*Work request*. In the data below, the answer is the run of lines from the line containing "Adaptive introgression regions are" through the line containing "Answer (YES/NO): YES", both included; print it exactly and nothing else.

== Data extracts

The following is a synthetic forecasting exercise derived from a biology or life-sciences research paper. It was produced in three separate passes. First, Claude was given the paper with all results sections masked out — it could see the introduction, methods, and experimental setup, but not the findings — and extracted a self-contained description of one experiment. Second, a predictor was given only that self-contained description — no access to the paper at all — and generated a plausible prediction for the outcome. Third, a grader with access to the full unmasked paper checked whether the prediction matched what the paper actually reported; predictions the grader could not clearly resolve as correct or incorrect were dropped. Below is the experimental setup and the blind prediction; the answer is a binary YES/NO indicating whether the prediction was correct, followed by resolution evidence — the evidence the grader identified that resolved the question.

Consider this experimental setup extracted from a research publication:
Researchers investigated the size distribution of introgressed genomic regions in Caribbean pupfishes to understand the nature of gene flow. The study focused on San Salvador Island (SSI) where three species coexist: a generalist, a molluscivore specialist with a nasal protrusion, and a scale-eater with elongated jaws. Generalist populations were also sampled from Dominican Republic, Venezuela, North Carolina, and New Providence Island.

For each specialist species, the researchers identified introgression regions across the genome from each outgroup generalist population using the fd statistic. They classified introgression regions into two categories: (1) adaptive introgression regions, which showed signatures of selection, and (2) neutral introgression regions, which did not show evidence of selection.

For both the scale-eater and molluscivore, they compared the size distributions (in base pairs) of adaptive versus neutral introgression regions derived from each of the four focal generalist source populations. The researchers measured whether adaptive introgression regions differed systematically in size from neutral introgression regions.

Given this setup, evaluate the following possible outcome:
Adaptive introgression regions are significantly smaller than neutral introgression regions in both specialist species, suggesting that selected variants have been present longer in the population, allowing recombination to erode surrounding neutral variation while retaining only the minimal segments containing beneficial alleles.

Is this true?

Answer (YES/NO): YES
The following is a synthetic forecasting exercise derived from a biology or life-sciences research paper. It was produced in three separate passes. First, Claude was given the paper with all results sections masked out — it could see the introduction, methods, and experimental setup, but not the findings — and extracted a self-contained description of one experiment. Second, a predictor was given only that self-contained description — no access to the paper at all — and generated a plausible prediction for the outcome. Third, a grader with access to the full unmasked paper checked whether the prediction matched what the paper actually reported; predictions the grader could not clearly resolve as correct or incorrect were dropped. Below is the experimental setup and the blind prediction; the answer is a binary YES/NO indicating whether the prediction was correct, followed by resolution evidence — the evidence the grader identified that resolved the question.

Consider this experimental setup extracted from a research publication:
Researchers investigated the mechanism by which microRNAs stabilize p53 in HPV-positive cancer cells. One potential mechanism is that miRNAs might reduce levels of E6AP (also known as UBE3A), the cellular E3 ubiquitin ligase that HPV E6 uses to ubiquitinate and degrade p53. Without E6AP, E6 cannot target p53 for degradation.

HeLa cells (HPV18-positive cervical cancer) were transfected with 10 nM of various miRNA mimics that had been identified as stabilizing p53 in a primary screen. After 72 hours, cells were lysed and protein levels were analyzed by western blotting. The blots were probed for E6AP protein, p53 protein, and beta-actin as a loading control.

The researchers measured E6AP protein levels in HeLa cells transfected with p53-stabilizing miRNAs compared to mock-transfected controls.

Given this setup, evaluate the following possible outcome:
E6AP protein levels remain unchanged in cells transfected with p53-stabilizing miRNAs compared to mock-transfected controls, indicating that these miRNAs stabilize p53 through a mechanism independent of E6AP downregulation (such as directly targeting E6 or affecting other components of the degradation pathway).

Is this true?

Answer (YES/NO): NO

====

*Solved problem*.
Adaptive introgression regions are significantly smaller than neutral introgression regions in both specialist species, suggesting that selected variants have been present longer in the population, allowing recombination to erode surrounding neutral variation while retaining only the minimal segments containing beneficial alleles.

Is this true?

Answer (YES/NO): YES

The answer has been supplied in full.